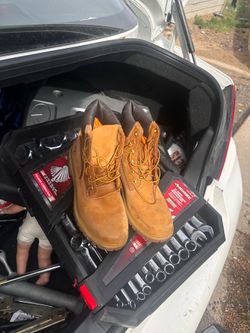 Timberlands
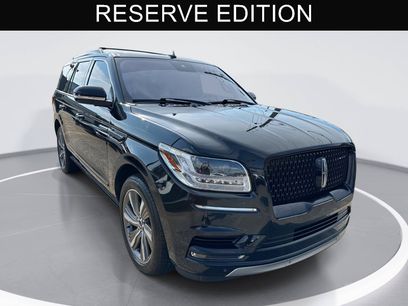 Used 2019 Lincoln Navigator Reserve
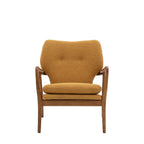 Kalmar Armchair Ochre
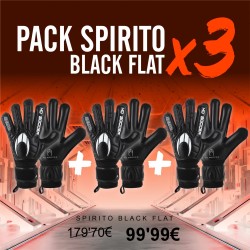 HO Soccer Spirito X3 Goalkeeper Glove Pack | PRO Offer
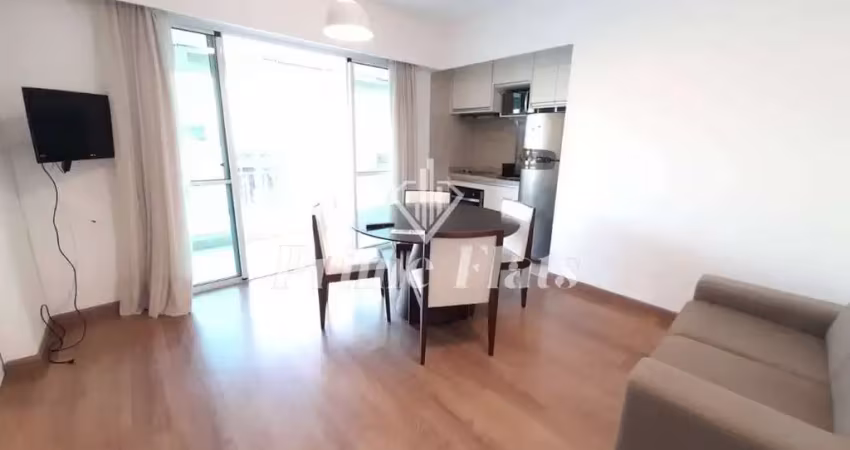 Flat disponível para venda no estanconfor villa paulista, com 58m² 2 dormitórios e 1 vaga de garagem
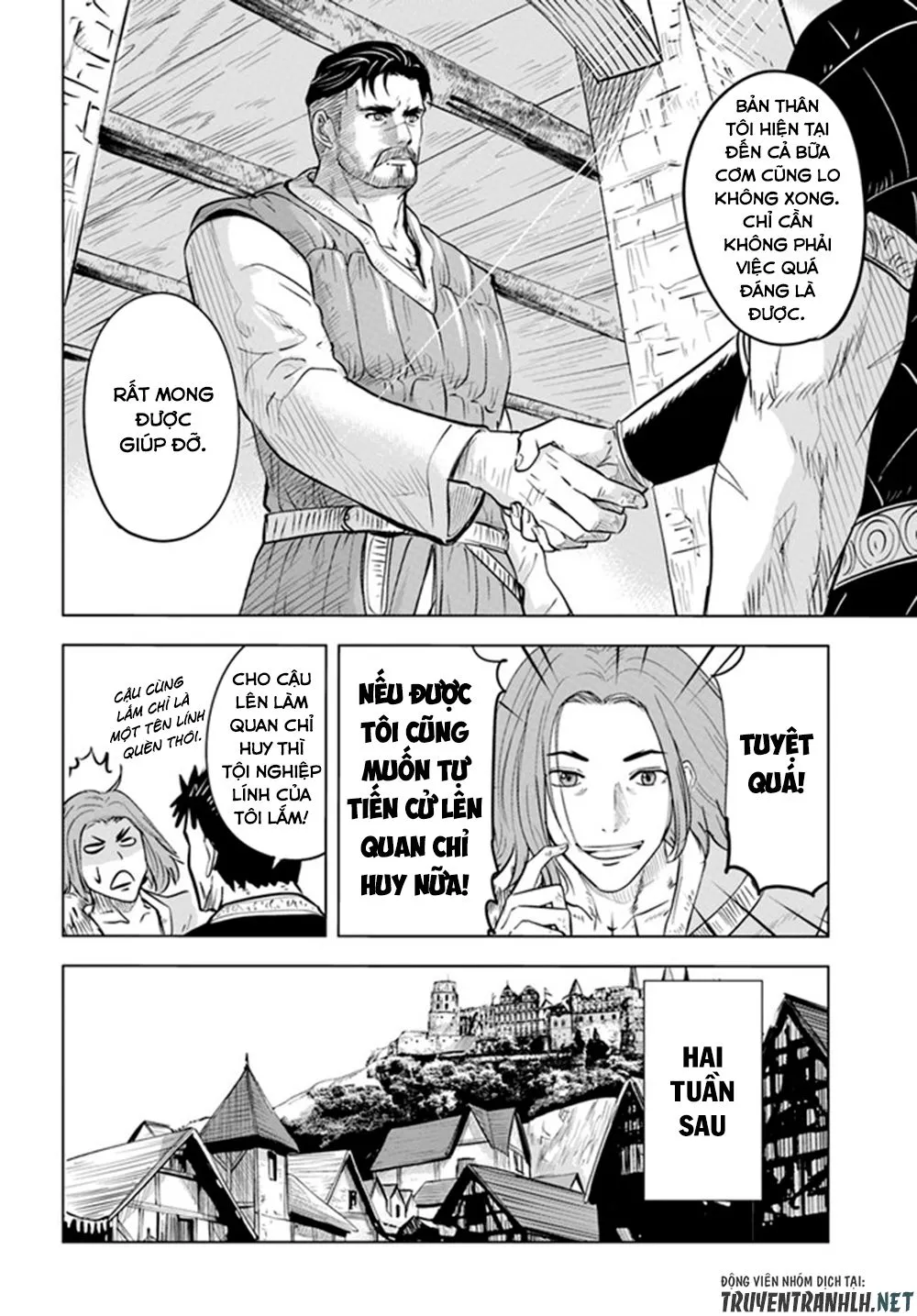 HentaiVN.net - Ảnh 4 - Hành trình chịch dạo của của máy dập cổ đại [Road to Kingdom; Oukoku e Tsuzuku Michi; Road to the Kingdom Slave Swordsman the Rise of Heroes - Harem Life] - Chap 34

DIRECTIONS
Could you express each line of the listing above as a numbered list, leaving out the pictures and any blank lines?

WRITTEN ANSWER
1.  Timberlands
2.  Used 2019 Lincoln Navigator Reserve
3.  Kalmar Armchair Ochre
4.  HO Soccer Spirito X3 Goalkeeper Glove Pack | PRO Offer
5.  Flat disponível para venda no estanconfor villa paulista, com 58m² 2 dormitórios e 1 vaga de garagem
6.  HentaiVN.net - Ảnh 4 - Hành trình chịch dạo của của máy dập cổ đại [Road to Kingdom; Oukoku e Tsuzuku Michi; Road to the Kingdom Slave Swordsman the Rise of Heroes - Harem Life] - Chap 34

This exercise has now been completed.